From ece0903e111b96718a0d845fa358c9581d03f15d Mon Sep 17 00:00:00 2001
From: Stas Bekman <stas00@users.noreply.github.com>
Date: Tue, 11 Aug 2020 14:56:41 -0700
Subject: [PATCH] lr_schedulers: add get_polynomial_decay_schedule_with_warmup
 (#6361)
MIME-Version: 1.0
Content-Type: text/plain; charset=UTF-8
Content-Transfer-Encoding: 8bit

* [wip] add get_polynomial_decay_schedule_with_warmup

* style

* add assert

* change lr_end to a much smaller default number

* check for exact equality

* [model_cards] electra-base-turkish-cased-ner (#6350)

* for electra-base-turkish-cased-ner

* Add metadata

Co-authored-by: Julien Chaumond <chaumond@gmail.com>

* Temporarily de-activate TPU CI

* Update modeling_tf_utils.py (#6372)

fix typo: ckeckpoint->checkpoint

* the test now works again (#6371)

* correct pl link in readme (#6364)

* refactor almost identical tests (#6339)
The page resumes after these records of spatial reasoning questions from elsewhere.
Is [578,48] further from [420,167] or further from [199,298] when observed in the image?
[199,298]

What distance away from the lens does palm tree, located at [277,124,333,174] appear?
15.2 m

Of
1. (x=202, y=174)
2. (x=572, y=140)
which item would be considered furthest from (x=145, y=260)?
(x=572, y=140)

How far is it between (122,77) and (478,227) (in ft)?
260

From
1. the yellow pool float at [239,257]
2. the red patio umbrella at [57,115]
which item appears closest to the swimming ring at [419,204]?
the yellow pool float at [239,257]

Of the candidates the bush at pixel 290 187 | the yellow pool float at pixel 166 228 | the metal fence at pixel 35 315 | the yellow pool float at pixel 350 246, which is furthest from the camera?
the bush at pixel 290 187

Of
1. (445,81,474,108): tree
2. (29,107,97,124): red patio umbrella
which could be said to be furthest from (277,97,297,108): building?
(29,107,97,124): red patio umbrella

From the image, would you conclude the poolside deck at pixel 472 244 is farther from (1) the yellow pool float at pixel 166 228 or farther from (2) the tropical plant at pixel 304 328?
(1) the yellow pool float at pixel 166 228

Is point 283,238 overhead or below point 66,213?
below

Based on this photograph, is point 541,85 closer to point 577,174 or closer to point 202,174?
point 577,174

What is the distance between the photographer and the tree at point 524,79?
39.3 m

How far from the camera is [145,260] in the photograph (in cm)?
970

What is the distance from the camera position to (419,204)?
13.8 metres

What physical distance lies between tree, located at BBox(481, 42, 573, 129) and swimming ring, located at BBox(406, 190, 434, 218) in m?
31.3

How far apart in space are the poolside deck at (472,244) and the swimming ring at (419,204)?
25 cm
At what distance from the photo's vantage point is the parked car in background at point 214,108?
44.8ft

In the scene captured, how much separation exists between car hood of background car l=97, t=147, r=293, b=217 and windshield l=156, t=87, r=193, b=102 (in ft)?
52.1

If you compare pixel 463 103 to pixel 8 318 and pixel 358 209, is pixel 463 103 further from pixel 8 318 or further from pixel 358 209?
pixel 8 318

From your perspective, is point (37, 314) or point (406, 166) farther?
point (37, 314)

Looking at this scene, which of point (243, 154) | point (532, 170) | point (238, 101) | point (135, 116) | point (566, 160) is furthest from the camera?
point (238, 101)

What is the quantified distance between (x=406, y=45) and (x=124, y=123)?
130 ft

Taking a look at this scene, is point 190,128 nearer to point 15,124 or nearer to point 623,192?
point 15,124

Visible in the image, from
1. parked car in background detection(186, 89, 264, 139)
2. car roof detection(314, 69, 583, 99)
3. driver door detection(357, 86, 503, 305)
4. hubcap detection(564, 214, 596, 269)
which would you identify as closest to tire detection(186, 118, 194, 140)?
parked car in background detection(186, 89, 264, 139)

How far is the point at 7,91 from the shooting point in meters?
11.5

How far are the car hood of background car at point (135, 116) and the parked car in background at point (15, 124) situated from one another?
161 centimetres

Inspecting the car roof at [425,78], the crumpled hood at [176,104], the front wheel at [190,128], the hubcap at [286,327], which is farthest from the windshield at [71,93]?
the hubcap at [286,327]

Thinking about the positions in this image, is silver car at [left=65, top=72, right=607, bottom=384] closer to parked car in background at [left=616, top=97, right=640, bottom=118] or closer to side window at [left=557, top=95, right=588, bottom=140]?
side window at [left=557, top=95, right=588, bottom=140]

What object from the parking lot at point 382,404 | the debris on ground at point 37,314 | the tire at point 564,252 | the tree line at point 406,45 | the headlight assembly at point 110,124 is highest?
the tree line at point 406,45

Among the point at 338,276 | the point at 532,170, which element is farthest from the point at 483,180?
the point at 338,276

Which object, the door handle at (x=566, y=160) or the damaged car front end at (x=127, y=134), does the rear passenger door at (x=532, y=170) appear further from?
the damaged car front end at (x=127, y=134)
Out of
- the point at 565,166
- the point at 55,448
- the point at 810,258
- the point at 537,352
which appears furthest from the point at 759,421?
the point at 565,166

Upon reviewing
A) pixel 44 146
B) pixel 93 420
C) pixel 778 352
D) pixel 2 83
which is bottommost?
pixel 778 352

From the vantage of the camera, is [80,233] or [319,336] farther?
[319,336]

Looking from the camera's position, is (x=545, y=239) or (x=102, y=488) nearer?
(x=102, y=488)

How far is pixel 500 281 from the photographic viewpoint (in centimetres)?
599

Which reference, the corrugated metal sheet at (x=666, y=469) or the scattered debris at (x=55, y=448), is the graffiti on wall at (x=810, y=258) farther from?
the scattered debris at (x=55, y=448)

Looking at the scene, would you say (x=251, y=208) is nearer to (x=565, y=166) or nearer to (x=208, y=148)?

* refactor almost identical tests

* important to add a clear assert error message

* make the assert error even more descriptive than the original bt

* Small docfile fixes (#6328)

* Patch models (#6326)

* TFAlbertFor{TokenClassification, MultipleChoice}

* Patch models

* BERT and TF BERT info


s

* Update check_repo

* Ci GitHub caching (#6382)

* Cache Github Actions CI

* Remove useless file

* Colab button (#6389)

* Add colab button

* Add colab link for tutorials

* Fix links for open in colab (#6391)

* Update src/transformers/optimization.py

consistently use lr_end=1e-7 default

Co-authored-by: Sylvain Gugger <35901082+sgugger@users.noreply.github.com>

* [wip] add get_polynomial_decay_schedule_with_warmup

* style

* add assert

* change lr_end to a much smaller default number

* check for exact equality

* Update src/transformers/optimization.py

consistently use lr_end=1e-7 default

Co-authored-by: Sylvain Gugger <35901082+sgugger@users.noreply.github.com>

* remove dup (leftover from merge)

* convert the test into the new refactored format

* stick to using the current_step as is, without ++

Co-authored-by: M. Yusuf Sarıgöz <yusufsarigoz@gmail.com>
Co-authored-by: Julien Chaumond <chaumond@gmail.com>
Co-authored-by: Lysandre <lysandre.debut@reseau.eseo.fr>
Co-authored-by: Alexander Measure <ameasure@gmail.com>
Co-authored-by: Rohit Gupta <rohitgr1998@gmail.com>
Co-authored-by: Sylvain Gugger <35901082+sgugger@users.noreply.github.com>
Co-authored-by: Lysandre Debut <lysandre@huggingface.co>
---
 examples/lightning_base.py       |  3 ++-
 src/transformers/__init__.py     |  1 +
 src/transformers/optimization.py | 46 ++++++++++++++++++++++++++++++++
 tests/test_optimization.py       |  5 ++++
 4 files changed, 54 insertions(+), 1 deletion(-)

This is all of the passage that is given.